Figure 6. Rb and LMWE are prognostic markers of palbociclib in breast cancer patients.

(a) Alterations in Rb and cyclin E RNA levels in tumours from patients with breast (n=817), ovary (n=557), lung (n=230), pancreas (n=178), colon (n=379) or prostate (n=333) cancer taken from the TCGA database. (b) Percentage of breast cancer patients exhibiting alterations in Rb and LMWE as determined via immunohistochemical staining of tumour samples from the NCI patient cohort (n=879). (c) Proportion of 109 breast patients treated with palbociclib with Rb+/LMW−, Rb+/LMWE+ or Rb−/LMWE+ status and their disease progression (response to palbociclib). (d,e) Kaplan–Meier curves showing PFS duration (in months) among 109 patients with advanced ER+ breast cancer classified on the basis of their tumoral expression of Rb and cyclin E (d) and separated based on letrozole and fulvestrant (e).
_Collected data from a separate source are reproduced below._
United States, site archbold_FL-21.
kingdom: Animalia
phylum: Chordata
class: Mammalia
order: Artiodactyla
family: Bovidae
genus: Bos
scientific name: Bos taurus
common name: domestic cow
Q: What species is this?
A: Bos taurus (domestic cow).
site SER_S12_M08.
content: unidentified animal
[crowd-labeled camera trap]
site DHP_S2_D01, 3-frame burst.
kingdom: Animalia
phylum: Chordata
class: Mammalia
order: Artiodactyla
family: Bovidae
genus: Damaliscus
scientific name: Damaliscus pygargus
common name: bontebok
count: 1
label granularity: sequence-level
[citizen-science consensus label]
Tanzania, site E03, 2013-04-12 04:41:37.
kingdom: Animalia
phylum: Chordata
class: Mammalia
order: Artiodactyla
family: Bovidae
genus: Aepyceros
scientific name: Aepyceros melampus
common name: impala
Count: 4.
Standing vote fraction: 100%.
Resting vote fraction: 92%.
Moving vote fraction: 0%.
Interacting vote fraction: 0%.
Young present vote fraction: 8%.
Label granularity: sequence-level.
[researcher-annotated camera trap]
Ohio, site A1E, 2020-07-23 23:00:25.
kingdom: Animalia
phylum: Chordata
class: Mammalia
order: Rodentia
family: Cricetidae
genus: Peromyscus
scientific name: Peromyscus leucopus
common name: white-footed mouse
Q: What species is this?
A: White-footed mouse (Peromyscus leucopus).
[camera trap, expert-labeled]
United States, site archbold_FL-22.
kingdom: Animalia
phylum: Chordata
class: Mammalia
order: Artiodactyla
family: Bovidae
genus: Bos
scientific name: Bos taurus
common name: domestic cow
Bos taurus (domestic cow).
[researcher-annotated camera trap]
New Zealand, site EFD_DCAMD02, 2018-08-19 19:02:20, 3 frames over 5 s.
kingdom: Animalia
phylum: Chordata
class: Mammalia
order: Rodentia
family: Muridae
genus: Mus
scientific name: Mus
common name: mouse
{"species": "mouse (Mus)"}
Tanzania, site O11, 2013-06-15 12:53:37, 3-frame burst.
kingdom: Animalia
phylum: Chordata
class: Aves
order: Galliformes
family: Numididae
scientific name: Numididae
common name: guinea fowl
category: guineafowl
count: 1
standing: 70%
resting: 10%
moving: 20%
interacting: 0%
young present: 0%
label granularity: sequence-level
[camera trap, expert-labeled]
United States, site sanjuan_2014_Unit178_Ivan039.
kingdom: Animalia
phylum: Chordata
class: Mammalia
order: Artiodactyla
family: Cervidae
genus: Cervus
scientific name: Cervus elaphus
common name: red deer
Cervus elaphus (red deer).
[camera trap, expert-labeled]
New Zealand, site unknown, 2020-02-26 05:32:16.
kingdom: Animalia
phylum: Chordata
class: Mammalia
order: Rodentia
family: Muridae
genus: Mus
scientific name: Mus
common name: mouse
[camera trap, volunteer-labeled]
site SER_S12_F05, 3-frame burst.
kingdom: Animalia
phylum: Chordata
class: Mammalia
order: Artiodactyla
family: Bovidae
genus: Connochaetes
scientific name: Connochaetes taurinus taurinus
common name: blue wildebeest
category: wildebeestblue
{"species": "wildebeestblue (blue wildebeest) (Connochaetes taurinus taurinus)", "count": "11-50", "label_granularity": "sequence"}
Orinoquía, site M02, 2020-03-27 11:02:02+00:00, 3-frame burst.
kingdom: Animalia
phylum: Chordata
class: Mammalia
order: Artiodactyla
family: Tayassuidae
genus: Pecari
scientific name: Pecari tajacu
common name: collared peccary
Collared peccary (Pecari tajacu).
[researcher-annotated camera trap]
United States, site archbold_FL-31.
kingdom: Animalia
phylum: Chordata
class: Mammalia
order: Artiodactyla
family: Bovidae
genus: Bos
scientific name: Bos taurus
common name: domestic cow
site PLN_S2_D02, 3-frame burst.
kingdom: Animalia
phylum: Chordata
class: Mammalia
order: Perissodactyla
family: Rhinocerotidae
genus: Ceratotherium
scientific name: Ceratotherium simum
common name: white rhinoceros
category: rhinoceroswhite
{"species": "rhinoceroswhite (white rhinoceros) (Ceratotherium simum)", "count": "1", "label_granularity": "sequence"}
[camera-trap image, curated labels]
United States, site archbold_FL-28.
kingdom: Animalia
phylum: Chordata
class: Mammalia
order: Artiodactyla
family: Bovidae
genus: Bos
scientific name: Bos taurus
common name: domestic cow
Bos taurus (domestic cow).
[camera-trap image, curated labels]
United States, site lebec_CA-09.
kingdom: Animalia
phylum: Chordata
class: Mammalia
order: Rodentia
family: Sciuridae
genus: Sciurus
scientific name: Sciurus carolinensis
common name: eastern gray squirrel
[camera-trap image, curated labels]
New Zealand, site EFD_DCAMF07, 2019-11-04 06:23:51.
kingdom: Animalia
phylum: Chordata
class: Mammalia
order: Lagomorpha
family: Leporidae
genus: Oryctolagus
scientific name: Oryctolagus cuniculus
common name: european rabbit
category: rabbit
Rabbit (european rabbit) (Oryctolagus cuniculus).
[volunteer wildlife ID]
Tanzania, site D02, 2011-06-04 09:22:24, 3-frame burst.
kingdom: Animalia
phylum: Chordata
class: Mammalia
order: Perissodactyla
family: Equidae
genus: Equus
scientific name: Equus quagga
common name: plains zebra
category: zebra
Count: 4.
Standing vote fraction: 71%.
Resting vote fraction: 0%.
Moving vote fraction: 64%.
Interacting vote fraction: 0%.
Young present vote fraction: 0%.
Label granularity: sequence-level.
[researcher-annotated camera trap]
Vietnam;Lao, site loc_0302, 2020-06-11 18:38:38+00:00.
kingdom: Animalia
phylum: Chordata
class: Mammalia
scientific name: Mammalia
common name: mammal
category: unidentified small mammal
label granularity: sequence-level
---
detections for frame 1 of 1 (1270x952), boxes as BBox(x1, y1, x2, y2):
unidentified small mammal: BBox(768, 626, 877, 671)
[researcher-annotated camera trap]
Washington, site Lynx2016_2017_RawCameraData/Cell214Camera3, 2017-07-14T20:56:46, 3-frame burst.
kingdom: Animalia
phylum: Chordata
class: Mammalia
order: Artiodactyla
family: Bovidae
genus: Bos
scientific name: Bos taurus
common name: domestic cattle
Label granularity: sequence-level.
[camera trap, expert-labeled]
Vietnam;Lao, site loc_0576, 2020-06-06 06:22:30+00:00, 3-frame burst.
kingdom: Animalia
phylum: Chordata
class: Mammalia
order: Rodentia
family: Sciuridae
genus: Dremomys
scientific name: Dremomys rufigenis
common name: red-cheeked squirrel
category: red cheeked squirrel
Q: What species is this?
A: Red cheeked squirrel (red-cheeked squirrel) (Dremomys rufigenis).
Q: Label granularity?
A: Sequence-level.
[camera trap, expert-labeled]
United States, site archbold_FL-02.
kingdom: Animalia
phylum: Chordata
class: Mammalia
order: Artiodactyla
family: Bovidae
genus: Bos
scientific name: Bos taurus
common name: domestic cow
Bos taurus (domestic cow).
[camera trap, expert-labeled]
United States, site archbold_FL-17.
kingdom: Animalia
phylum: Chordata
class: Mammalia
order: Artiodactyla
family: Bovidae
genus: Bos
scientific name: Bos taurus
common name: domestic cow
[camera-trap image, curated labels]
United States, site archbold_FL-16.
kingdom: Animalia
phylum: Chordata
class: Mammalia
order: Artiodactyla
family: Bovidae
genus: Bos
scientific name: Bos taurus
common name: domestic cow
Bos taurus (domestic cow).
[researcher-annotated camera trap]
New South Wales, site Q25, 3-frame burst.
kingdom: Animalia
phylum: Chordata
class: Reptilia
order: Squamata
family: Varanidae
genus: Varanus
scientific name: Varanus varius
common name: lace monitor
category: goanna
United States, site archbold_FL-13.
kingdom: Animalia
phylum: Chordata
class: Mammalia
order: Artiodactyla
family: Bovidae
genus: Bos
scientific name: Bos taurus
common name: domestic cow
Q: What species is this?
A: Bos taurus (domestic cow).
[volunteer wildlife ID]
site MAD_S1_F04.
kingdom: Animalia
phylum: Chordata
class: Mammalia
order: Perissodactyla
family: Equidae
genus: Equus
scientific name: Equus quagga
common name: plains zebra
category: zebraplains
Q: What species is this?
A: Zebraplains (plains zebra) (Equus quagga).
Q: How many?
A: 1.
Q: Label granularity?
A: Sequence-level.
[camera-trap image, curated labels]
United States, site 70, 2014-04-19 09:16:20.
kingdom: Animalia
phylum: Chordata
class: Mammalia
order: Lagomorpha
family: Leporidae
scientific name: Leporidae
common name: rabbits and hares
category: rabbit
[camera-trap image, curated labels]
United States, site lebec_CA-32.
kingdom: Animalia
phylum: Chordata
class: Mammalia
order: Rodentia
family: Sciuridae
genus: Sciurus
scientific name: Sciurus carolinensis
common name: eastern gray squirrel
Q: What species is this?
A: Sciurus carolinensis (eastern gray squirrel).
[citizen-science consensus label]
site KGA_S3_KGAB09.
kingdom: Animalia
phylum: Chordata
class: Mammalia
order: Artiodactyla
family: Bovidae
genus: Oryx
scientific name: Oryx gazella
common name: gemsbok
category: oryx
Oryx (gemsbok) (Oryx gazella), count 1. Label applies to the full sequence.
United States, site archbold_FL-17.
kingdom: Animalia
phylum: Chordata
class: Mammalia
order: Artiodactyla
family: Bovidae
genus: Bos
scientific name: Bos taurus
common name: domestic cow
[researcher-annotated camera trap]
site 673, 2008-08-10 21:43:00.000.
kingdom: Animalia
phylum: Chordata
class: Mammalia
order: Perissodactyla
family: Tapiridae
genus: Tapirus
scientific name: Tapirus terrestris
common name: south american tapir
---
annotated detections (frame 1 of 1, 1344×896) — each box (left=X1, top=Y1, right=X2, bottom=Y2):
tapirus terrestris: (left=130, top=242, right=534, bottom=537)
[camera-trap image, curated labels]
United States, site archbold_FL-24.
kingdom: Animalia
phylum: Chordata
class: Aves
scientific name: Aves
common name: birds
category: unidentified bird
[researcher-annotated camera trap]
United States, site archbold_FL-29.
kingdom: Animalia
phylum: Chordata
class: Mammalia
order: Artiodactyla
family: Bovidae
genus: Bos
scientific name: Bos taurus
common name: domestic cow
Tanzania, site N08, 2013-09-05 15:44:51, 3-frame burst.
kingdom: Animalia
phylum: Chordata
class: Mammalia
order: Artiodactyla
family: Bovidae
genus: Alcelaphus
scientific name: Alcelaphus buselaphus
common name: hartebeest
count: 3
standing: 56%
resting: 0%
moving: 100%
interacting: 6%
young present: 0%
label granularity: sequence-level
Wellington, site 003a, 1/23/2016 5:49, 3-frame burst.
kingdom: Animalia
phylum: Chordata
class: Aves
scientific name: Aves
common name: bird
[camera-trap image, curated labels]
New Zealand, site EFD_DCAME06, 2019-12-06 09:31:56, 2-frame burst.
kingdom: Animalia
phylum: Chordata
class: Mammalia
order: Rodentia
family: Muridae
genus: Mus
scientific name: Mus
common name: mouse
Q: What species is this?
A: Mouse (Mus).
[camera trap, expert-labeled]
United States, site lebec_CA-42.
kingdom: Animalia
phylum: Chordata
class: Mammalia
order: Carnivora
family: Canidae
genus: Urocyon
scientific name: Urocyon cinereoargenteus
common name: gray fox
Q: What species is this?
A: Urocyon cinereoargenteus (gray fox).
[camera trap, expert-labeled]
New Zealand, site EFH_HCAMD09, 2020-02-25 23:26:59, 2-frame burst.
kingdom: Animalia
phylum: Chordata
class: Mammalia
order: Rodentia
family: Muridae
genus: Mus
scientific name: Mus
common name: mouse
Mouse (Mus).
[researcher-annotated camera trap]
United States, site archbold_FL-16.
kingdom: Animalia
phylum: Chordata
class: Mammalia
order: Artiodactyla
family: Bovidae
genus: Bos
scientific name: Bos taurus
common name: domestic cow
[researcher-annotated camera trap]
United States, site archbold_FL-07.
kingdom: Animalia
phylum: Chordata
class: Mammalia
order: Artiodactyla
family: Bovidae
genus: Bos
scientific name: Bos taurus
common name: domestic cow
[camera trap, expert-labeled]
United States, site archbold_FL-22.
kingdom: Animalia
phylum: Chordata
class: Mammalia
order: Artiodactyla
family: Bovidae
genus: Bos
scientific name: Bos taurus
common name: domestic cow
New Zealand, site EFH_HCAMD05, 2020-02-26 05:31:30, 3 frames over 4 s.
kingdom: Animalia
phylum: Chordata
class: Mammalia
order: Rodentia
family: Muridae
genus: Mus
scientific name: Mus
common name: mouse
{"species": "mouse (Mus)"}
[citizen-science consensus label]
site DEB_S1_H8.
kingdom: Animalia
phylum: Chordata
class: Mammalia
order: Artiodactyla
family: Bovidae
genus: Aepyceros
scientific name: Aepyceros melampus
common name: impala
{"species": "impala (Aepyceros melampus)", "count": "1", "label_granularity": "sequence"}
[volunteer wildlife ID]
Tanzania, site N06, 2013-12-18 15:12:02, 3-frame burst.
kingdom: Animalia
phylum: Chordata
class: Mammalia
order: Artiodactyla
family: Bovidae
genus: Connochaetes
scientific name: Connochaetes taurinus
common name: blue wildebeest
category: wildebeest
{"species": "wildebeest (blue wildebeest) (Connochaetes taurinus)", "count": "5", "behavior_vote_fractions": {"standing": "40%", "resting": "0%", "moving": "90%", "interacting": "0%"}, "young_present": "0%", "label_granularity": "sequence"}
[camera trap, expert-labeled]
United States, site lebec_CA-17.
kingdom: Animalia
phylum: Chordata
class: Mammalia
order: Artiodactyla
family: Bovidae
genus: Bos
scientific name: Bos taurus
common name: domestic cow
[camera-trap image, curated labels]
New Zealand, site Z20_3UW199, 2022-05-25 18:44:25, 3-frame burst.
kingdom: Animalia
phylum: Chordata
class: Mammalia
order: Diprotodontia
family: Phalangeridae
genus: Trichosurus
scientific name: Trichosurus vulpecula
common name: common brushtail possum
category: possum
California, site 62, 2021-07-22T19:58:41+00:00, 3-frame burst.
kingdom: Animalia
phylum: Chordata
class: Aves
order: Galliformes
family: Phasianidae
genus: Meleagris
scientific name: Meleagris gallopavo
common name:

Survival curves were censored at disease progression or date of last follow-up. (f) Representative images from immunohistochemical analysis of Rb and LMWE in tumours from patients with ER+ breast cancer treated with palbociclib, classified on the basis of response. Scale bars equal 50 μm and insert scale bars equal 20 μm. (g) C-index of the multivariate cox model with progesterone receptor, prior therapy for metastatic disease only (without Rb) and the addition of Rb and LMWE.